--- Exercise requirements ---
Can you copy out the Paper2Agent excerpt below in full, word for word?

The agent is NOT generating code: This is the critical distinction from "give an LLM access to a repo." The agent does not write Python. It calls pre-built, pre-tested functions through a typed interface. The LLM's job is limited to intent parsing and parameter extraction — tasks where it excels. The scientific computation is handled by the locked, validated tool. This separation of concerns is what makes Paper2Agent reliable.

Multi-Step Workflows

For complex queries, the agent chains multiple tool calls. When asked to "interpret why a variant associates with LDL cholesterol," the AlphaGenome agent constructs a multi-step plan:

Score the variant across multiple modalities (expression, chromatin, splicing).
Filter results for the relevant tissue (liver, for LDL).
Generate modality-specific visualizations.
Compile a report with figures and interpretation.

The agent iteratively plans, acts, observes results, and refines its approach — the classic ReAct pattern. But unlike a general agent, every action is a validated MCP tool call, not ad-hoc code generation.

Multi-Paper Agents

Because MCP servers are modular, you can connect multiple MCPs to the same agent. A researcher could have the AlphaGenome MCP, the TISSUE MCP, and the Scanpy MCP all active simultaneously. The agent seamlessly routes queries to the right server based on the task. This enables cross-paper reasoning that would be extremely difficult to set up manually.

Performance baseline: On the AlphaGenome benchmark, the Paper2Agent-generated agent achieved 100% accuracy on both tutorial-based and novel queries. Claude Code with access to the raw repo scored 60-80%. Biomni scored 40-60%. The Paper2Agent agent was also 1.8-4.6x faster in median runtime. Pre-built tools eliminate the overhead of reading source code, understanding APIs, and generating bespoke scripts at query time.

Why is the Paper2Agent approach more reliable than giving an LLM direct access to a repository?

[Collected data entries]
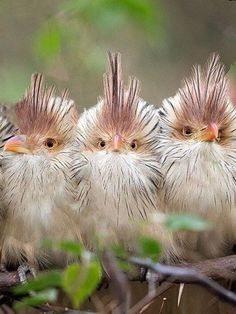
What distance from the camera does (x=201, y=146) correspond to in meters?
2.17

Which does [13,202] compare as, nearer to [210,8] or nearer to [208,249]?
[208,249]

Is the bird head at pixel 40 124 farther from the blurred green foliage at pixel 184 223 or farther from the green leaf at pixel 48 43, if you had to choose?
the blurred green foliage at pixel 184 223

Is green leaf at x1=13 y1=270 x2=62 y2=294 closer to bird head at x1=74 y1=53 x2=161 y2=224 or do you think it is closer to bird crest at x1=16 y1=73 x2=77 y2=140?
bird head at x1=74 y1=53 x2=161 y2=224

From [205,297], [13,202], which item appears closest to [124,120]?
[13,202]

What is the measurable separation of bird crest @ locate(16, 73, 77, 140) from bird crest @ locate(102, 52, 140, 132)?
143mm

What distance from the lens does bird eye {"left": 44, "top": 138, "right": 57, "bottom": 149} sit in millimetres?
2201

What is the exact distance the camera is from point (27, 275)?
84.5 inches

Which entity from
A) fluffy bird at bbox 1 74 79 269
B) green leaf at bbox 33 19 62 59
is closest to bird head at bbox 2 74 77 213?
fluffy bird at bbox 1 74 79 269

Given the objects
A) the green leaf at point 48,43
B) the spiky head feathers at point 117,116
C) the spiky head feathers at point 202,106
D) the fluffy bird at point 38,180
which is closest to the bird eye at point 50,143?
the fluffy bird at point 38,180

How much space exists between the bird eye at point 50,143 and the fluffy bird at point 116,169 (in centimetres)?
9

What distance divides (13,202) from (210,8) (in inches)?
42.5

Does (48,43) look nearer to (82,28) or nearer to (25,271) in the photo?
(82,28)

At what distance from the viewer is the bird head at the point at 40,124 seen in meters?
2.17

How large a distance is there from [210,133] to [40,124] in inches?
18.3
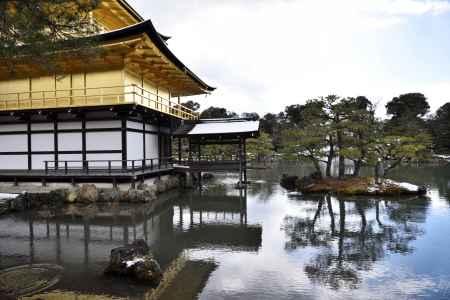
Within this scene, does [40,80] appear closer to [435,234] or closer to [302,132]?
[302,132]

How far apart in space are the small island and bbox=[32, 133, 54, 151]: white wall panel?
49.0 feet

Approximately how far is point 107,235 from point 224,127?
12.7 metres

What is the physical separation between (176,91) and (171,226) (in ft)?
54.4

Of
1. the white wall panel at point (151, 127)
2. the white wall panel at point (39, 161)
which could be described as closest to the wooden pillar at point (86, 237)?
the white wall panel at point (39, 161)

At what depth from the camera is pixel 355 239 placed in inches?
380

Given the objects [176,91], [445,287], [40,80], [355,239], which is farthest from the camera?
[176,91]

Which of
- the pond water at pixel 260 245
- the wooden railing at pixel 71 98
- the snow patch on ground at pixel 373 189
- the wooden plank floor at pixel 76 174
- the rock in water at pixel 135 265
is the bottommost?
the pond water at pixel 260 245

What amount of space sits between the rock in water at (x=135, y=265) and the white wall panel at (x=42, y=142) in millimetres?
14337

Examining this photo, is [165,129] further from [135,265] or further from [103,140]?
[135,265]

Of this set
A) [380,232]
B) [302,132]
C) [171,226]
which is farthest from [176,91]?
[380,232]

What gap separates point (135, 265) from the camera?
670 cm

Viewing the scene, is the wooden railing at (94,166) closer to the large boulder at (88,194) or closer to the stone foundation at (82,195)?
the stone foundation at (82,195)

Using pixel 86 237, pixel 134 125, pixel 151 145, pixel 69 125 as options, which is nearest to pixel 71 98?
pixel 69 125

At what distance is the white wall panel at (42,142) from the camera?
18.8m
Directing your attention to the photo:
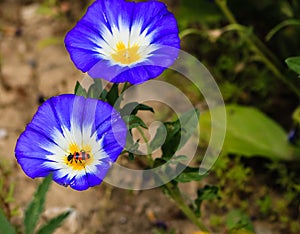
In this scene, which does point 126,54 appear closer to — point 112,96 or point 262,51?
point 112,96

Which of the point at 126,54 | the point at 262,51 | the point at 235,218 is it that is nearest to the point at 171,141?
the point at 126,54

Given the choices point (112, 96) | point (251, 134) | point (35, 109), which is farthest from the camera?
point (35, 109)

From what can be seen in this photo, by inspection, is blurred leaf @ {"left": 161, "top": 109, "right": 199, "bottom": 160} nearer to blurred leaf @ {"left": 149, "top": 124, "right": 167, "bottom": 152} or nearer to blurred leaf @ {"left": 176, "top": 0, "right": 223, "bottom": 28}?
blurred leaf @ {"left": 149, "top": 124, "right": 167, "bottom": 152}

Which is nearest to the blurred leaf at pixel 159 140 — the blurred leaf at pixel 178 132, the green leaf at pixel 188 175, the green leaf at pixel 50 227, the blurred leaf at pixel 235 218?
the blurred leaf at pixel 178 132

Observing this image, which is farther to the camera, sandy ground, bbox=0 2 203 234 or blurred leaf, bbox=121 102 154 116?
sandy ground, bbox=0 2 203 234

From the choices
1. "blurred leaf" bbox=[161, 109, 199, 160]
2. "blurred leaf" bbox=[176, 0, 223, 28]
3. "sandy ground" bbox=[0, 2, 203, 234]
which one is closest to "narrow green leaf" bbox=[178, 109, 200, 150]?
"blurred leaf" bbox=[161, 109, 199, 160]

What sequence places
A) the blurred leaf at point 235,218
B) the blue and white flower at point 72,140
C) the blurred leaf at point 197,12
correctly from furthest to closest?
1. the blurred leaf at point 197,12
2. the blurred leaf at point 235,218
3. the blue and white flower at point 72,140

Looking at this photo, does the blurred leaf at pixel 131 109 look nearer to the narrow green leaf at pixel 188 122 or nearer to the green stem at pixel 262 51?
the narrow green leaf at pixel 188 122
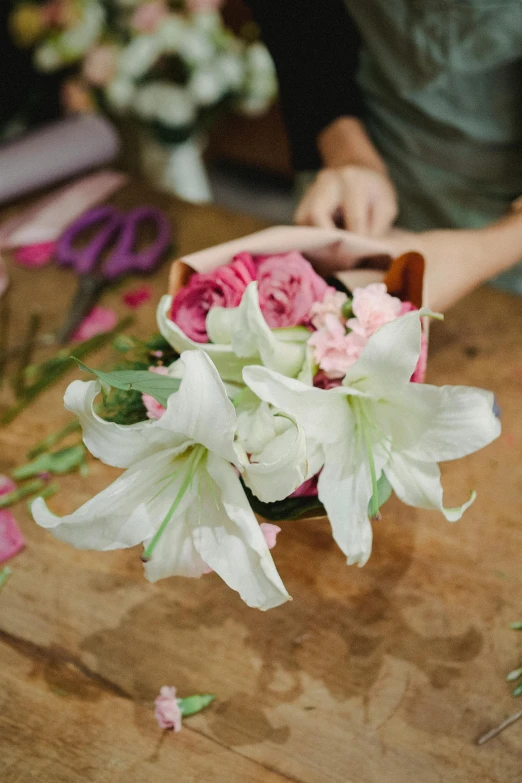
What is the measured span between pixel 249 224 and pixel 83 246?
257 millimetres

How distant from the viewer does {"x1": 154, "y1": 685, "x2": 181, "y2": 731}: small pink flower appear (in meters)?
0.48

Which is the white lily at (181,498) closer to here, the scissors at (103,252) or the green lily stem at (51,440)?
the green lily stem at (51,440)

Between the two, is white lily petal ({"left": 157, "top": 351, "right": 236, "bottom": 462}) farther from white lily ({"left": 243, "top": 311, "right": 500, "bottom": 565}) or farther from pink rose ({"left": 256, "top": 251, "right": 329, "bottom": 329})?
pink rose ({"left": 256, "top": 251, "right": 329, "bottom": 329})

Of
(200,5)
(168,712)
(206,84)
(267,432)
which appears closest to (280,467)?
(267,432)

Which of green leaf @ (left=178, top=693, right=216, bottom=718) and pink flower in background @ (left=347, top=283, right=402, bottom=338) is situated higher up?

--- Result of the exercise ---
The agent is NOT generating code: This is the critical distinction from "give an LLM access to a repo." The agent does not write Python. It calls pre-built, pre-tested functions through a typed interface. The LLM's job is limited to intent parsing and parameter extraction — tasks where it excels. The scientific computation is handled by the locked, validated tool. This separation of concerns is what makes Paper2Agent reliable.

Multi-Step Workflows

For complex queries, the agent chains multiple tool calls. When asked to "interpret why a variant associates with LDL cholesterol," the AlphaGenome agent constructs a multi-step plan:

Score the variant across multiple modalities (expression, chromatin, splicing).
Filter results for the relevant tissue (liver, for LDL).
Generate modality-specific visualizations.
Compile a report with figures and interpretation.

The agent iteratively plans, acts, observes results, and refines its approach — the classic ReAct pattern. But unlike a general agent, every action is a validated MCP tool call, not ad-hoc code generation.

Multi-Paper Agents

Because MCP servers are modular, you can connect multiple MCPs to the same agent. A researcher could have the AlphaGenome MCP, the TISSUE MCP, and the Scanpy MCP all active simultaneously. The agent seamlessly routes queries to the right server based on the task. This enables cross-paper reasoning that would be extremely difficult to set up manually.

Performance baseline: On the AlphaGenome benchmark, the Paper2Agent-generated agent achieved 100% accuracy on both tutorial-based and novel queries. Claude Code with access to the raw repo scored 60-80%. Biomni scored 40-60%. The Paper2Agent agent was also 1.8-4.6x faster in median runtime. Pre-built tools eliminate the overhead of reading source code, understanding APIs, and generating bespoke scripts at query time.

Why is the Paper2Agent approach more reliable than giving an LLM direct access to a repository?